Here is the post I thought I deleted. Turns out I'm just not good with Smart phones. Since I wrote most of this before my last post, I kinda Tarantino'd it.

I realized that the only thing I've been writing on has been where I was in my addiction. I'd like to write about where I am today in my recovery, and also how my addiction has manifested itself in other ways.

Recovery has a lot to offer. I have learned to accept myself for who I am, my character defects and all, while trying to accept others for who they are. I found it's a lot easier to accept myself than others. When I accept myself I learn to understand my actions and take a look at why I do what I do. I don't always like the answer I get, but I always get an answer.

I have gained so many strong relationships through the program. People who understand me at the deepest level. They know my fears and my struggles because they are either going  through it too or have already gone through it. How can a friend outside the program understand me seeing a leaf on the ground and wanting to use over it ? Sounds ridiculous but believe me, its happened.

I think the most important thing I've gained in the past 2 years would have to be my relationship with my Higher Power. I have gained strength through Him like you wouldn't believe, like I wouldn't have believed 2 years ago. I pray every morning and every night, and whenever I need to during the day. I heard a good line in a meeting once, 'I don't care if there's a God or not, but believing in one works for me'. That made perfect sense to me, because I over think everything. But I do have proof today of a Higher Power and I will write about that another time. I think should dedicate a post for that only. (Which was posted before this, hence the Tarantino'd comment)

Now, for my where my addiction is at now. Like any addict I have no control over the 'how much is too much' part of my brain, I go to too many meetings, or no meetings, I call my sponsor everyday, or not for 2 weeks, I work on steps everyday or never. Why can't I find that balance. I finally started working again and I spend all my time working or sleeping. Then it comes to relationships, oh the need for approval by the opposite sex, from the same sex too I suppose.

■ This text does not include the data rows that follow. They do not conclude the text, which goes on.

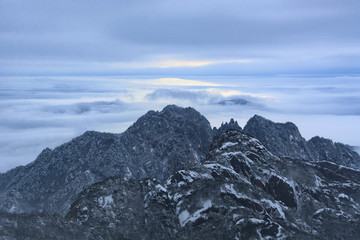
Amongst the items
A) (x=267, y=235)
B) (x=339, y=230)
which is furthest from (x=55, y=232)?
(x=339, y=230)

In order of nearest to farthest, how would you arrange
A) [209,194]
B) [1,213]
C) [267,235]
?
[267,235]
[1,213]
[209,194]

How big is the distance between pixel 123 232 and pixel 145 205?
21.5 m

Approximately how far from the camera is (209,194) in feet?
621

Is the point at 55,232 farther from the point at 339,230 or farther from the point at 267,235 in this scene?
the point at 339,230

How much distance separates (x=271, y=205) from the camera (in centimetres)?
19788

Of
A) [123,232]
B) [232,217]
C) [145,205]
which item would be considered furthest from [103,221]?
[232,217]

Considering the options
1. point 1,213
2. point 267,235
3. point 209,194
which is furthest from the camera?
point 209,194

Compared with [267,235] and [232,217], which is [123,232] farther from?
[267,235]

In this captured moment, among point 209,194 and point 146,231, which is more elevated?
point 209,194

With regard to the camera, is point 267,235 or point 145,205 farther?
point 145,205

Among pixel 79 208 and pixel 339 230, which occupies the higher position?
pixel 79 208

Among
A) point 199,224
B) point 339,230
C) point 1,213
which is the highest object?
point 1,213

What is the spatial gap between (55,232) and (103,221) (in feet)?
85.6

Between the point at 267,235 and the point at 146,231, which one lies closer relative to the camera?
the point at 267,235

I've been getting better with that because my 'approval rate' has risen since being clean. I found something out recently. No one likes a dirty, lying drug addict. But people do like the honest, sometimes too honest, still dirty, clean addict. To dig deeper into the opposite sex approval, I have this problem. The problem is I don't know when women are flirting or just being nice. Its made many awkward moments for me in life. And ultimately ended a lot of friendships that I took as being more. I've been told to not read into things too much or quit being neurotic. But I guess that's just me. I suppose one day I'll find a woman as awkward as me, but I'll probably find her unattractive because of her odd ways. The struggle for happiness is real, people!